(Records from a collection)
-- -- --
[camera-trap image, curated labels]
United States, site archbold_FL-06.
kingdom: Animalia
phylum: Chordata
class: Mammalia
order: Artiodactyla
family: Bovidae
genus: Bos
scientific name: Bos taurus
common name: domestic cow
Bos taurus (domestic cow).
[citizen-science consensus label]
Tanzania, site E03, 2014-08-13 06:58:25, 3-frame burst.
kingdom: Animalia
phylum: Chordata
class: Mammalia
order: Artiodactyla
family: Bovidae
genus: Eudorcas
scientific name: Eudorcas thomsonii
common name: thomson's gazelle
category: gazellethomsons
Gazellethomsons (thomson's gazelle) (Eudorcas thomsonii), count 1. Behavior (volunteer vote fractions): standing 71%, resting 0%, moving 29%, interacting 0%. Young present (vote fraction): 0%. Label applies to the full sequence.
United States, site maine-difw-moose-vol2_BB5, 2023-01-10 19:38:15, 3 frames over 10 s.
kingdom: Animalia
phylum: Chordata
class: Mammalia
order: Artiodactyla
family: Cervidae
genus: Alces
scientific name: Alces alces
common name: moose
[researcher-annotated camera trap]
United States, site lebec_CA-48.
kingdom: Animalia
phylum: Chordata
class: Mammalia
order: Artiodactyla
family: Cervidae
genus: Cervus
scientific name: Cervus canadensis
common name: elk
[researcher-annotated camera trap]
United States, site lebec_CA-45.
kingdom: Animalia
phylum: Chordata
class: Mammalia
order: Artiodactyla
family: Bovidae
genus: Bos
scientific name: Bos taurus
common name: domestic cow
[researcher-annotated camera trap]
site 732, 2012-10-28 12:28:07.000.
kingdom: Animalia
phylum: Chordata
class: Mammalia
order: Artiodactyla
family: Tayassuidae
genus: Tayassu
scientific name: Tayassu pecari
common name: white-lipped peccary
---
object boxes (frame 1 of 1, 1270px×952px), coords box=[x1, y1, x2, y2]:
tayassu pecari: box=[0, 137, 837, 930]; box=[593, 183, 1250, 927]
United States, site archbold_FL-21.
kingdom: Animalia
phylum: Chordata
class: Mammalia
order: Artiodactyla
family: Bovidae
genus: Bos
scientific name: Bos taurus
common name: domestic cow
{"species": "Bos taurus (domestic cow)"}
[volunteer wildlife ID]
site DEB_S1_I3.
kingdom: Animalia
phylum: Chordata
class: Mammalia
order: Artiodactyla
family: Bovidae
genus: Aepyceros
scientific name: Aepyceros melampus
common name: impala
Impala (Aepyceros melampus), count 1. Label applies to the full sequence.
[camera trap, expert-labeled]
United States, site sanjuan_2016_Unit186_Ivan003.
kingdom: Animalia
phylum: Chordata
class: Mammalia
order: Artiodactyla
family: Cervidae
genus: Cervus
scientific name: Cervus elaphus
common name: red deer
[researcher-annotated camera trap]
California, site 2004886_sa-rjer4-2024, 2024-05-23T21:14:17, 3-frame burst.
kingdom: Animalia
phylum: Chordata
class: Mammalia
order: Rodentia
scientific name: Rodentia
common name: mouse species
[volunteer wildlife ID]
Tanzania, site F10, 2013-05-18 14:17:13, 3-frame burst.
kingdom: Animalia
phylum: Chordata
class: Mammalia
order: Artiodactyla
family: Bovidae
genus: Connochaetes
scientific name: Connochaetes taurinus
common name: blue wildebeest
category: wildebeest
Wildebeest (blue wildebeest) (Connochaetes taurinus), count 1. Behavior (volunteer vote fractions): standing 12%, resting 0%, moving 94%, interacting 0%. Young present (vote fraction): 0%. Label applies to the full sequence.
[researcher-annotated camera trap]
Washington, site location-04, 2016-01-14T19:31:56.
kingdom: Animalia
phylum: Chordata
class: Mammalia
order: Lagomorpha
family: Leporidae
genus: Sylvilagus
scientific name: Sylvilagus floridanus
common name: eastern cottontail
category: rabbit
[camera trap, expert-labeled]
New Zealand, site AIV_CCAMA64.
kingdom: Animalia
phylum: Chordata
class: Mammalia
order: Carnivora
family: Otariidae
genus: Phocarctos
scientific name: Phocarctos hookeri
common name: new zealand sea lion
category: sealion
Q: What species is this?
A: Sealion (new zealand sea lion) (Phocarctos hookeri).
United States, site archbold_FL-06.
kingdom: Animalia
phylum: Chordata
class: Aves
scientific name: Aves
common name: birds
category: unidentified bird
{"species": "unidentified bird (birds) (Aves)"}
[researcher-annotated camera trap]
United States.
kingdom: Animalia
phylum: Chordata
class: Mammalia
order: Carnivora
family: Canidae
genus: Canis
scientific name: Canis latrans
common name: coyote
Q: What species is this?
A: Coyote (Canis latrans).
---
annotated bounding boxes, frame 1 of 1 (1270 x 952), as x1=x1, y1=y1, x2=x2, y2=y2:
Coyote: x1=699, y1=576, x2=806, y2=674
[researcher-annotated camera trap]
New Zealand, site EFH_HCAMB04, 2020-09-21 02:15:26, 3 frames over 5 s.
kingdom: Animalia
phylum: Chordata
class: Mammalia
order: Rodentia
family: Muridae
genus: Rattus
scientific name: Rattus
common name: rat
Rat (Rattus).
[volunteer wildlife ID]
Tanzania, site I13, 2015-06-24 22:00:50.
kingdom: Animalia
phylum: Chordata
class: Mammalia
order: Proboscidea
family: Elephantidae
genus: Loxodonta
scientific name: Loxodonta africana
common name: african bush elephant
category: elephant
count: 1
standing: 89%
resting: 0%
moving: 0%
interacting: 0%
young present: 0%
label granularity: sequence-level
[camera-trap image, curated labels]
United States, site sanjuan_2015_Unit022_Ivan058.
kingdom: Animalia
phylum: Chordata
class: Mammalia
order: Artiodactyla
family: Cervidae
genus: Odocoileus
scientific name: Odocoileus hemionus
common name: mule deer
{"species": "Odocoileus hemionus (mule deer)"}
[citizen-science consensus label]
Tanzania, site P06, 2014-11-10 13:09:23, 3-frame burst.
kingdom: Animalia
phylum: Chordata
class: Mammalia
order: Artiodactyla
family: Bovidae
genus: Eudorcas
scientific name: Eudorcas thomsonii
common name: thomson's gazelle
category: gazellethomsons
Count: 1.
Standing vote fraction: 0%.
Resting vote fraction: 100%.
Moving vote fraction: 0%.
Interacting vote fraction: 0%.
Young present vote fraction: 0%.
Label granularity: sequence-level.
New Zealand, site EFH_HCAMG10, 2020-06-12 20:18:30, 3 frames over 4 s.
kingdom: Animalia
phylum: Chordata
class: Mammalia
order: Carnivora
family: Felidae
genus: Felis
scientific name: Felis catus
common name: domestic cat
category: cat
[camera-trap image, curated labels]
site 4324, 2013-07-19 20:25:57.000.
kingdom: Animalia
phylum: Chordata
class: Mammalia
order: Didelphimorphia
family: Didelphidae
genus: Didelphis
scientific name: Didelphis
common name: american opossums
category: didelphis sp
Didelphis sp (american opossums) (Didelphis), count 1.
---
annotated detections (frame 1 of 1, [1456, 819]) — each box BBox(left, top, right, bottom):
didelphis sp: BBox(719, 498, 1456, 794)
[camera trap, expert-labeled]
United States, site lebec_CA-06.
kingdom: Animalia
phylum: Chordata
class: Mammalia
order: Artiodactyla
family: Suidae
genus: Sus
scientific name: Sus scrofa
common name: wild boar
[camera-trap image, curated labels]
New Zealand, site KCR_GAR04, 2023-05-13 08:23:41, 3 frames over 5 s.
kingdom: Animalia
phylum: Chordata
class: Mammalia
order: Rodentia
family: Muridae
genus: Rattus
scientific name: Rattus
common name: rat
-- -- --
• **Requirement**: A faithful copy of every record is required; output it in full.

• **Solution to this task**:
[camera-trap image, curated labels]
United States, site archbold_FL-06.
kingdom: Animalia
phylum: Chordata
class: Mammalia
order: Artiodactyla
family: Bovidae
genus: Bos
scientific name: Bos taurus
common name: domestic cow
Bos taurus (domestic cow).
[citizen-science consensus label]
Tanzania, site E03, 2014-08-13 06:58:25, 3-frame burst.
kingdom: Animalia
phylum: Chordata
class: Mammalia
order: Artiodactyla
family: Bovidae
genus: Eudorcas
scientific name: Eudorcas thomsonii
common name: thomson's gazelle
category: gazellethomsons
Gazellethomsons (thomson's gazelle) (Eudorcas thomsonii), count 1. Behavior (volunteer vote fractions): standing 71%, resting 0%, moving 29%, interacting 0%. Young present (vote fraction): 0%. Label applies to the full sequence.
United States, site maine-difw-moose-vol2_BB5, 2023-01-10 19:38:15, 3 frames over 10 s.
kingdom: Animalia
phylum: Chordata
class: Mammalia
order: Artiodactyla
family: Cervidae
genus: Alces
scientific name: Alces alces
common name: moose
[researcher-annotated camera trap]
United States, site lebec_CA-48.
kingdom: Animalia
phylum: Chordata
class: Mammalia
order: Artiodactyla
family: Cervidae
genus: Cervus
scientific name: Cervus canadensis
common name: elk
[researcher-annotated camera trap]
United States, site lebec_CA-45.
kingdom: Animalia
phylum: Chordata
class: Mammalia
order: Artiodactyla
family: Bovidae
genus: Bos
scientific name: Bos taurus
common name: domestic cow
[researcher-annotated camera trap]
site 732, 2012-10-28 12:28:07.000.
kingdom: Animalia
phylum: Chordata
class: Mammalia
order: Artiodactyla
family: Tayassuidae
genus: Tayassu
scientific name: Tayassu pecari
common name: white-lipped peccary
---
object boxes (frame 1 of 1, 1270px×952px), coords box=[x1, y1, x2, y2]:
tayassu pecari: box=[0, 137, 837, 930]; box=[593, 183, 1250, 927]
United States, site archbold_FL-21.
kingdom: Animalia
phylum: Chordata
class: Mammalia
order: Artiodactyla
family: Bovidae
genus: Bos
scientific name: Bos taurus
common name: domestic cow
{"species": "Bos taurus (domestic cow)"}
[volunteer wildlife ID]
site DEB_S1_I3.
kingdom: Animalia
phylum: Chordata
class: Mammalia
order: Artiodactyla
family: Bovidae
genus: Aepyceros
scientific name: Aepyceros melampus
common name: impala
Impala (Aepyceros melampus), count 1. Label applies to the full sequence.
[camera trap, expert-labeled]
United States, site sanjuan_2016_Unit186_Ivan003.
kingdom: Animalia
phylum: Chordata
class: Mammalia
order: Artiodactyla
family: Cervidae
genus: Cervus
scientific name: Cervus elaphus
common name: red deer
[researcher-annotated camera trap]
California, site 2004886_sa-rjer4-2024, 2024-05-23T21:14:17, 3-frame burst.
kingdom: Animalia
phylum: Chordata
class: Mammalia
order: Rodentia
scientific name: Rodentia
common name: mouse species
[volunteer wildlife ID]
Tanzania, site F10, 2013-05-18 14:17:13, 3-frame burst.
kingdom: Animalia
phylum: Chordata
class: Mammalia
order: Artiodactyla
family: Bovidae
genus: Connochaetes
scientific name: Connochaetes taurinus
common name: blue wildebeest
category: wildebeest
Wildebeest (blue wildebeest) (Connochaetes taurinus), count 1. Behavior (volunteer vote fractions): standing 12%, resting 0%, moving 94%, interacting 0%. Young present (vote fraction): 0%. Label applies to the full sequence.
[researcher-annotated camera trap]
Washington, site location-04, 2016-01-14T19:31:56.
kingdom: Animalia
phylum: Chordata
class: Mammalia
order: Lagomorpha
family: Leporidae
genus: Sylvilagus
scientific name: Sylvilagus floridanus
common name: eastern cottontail
category: rabbit
[camera trap, expert-labeled]
New Zealand, site AIV_CCAMA64.
kingdom: Animalia
phylum: Chordata
class: Mammalia
order: Carnivora
family: Otariidae
genus: Phocarctos
scientific name: Phocarctos hookeri
common name: new zealand sea lion
category: sealion
Q: What species is this?
A: Sealion (new zealand sea lion) (Phocarctos hookeri).
United States, site archbold_FL-06.
kingdom: Animalia
phylum: Chordata
class: Aves
scientific name: Aves
common name: birds
category: unidentified bird
{"species": "unidentified bird (birds) (Aves)"}
[researcher-annotated camera trap]
United States.
kingdom: Animalia
phylum: Chordata
class: Mammalia
order: Carnivora
family: Canidae
genus: Canis
scientific name: Canis latrans
common name: coyote
Q: What species is this?
A: Coyote (Canis latrans).
---
annotated bounding boxes, frame 1 of 1 (1270 x 952), as x1=x1, y1=y1, x2=x2, y2=y2:
Coyote: x1=699, y1=576, x2=806, y2=674
[researcher-annotated camera trap]
New Zealand, site EFH_HCAMB04, 2020-09-21 02:15:26, 3 frames over 5 s.
kingdom: Animalia
phylum: Chordata
class: Mammalia
order: Rodentia
family: Muridae
genus: Rattus
scientific name: Rattus
common name: rat
Rat (Rattus).
[volunteer wildlife ID]
Tanzania, site I13, 2015-06-24 22:00:50.
kingdom: Animalia
phylum: Chordata
class: Mammalia
order: Proboscidea
family: Elephantidae
genus: Loxodonta
scientific name: Loxodonta africana
common name: african bush elephant
category: elephant
count: 1
standing: 89%
resting: 0%
moving: 0%
interacting: 0%
young present: 0%
label granularity: sequence-level
[camera-trap image, curated labels]
United States, site sanjuan_2015_Unit022_Ivan058.
kingdom: Animalia
phylum: Chordata
class: Mammalia
order: Artiodactyla
family: Cervidae
genus: Odocoileus
scientific name: Odocoileus hemionus
common name: mule deer
{"species": "Odocoileus hemionus (mule deer)"}
[citizen-science consensus label]
Tanzania, site P06, 2014-11-10 13:09:23, 3-frame burst.
kingdom: Animalia
phylum: Chordata
class: Mammalia
order: Artiodactyla
family: Bovidae
genus: Eudorcas
scientific name: Eudorcas thomsonii
common name: thomson's gazelle
category: gazellethomsons
Count: 1.
Standing vote fraction: 0%.
Resting vote fraction: 100%.
Moving vote fraction: 0%.
Interacting vote fraction: 0%.
Young present vote fraction: 0%.
Label granularity: sequence-level.
New Zealand, site EFH_HCAMG10, 2020-06-12 20:18:30, 3 frames over 4 s.
kingdom: Animalia
phylum: Chordata
class: Mammalia
order: Carnivora
family: Felidae
genus: Felis
scientific name: Felis catus
common name: domestic cat
category: cat
[camera-trap image, curated labels]
site 4324, 2013-07-19 20:25:57.000.
kingdom: Animalia
phylum: Chordata
class: Mammalia
order: Didelphimorphia
family: Didelphidae
genus: Didelphis
scientific name: Didelphis
common name: american opossums
category: didelphis sp
Didelphis sp (american opossums) (Didelphis), count 1.
---
annotated detections (frame 1 of 1, [1456, 819]) — each box BBox(left, top, right, bottom):
didelphis sp: BBox(719, 498, 1456, 794)
[camera trap, expert-labeled]
United States, site lebec_CA-06.
kingdom: Animalia
phylum: Chordata
class: Mammalia
order: Artiodactyla
family: Suidae
genus: Sus
scientific name: Sus scrofa
common name: wild boar
[camera-trap image, curated labels]
New Zealand, site KCR_GAR04, 2023-05-13 08:23:41, 3 frames over 5 s.
kingdom: Animalia
phylum: Chordata
class: Mammalia
order: Rodentia
family: Muridae
genus: Rattus
scientific name: Rattus
common name: rat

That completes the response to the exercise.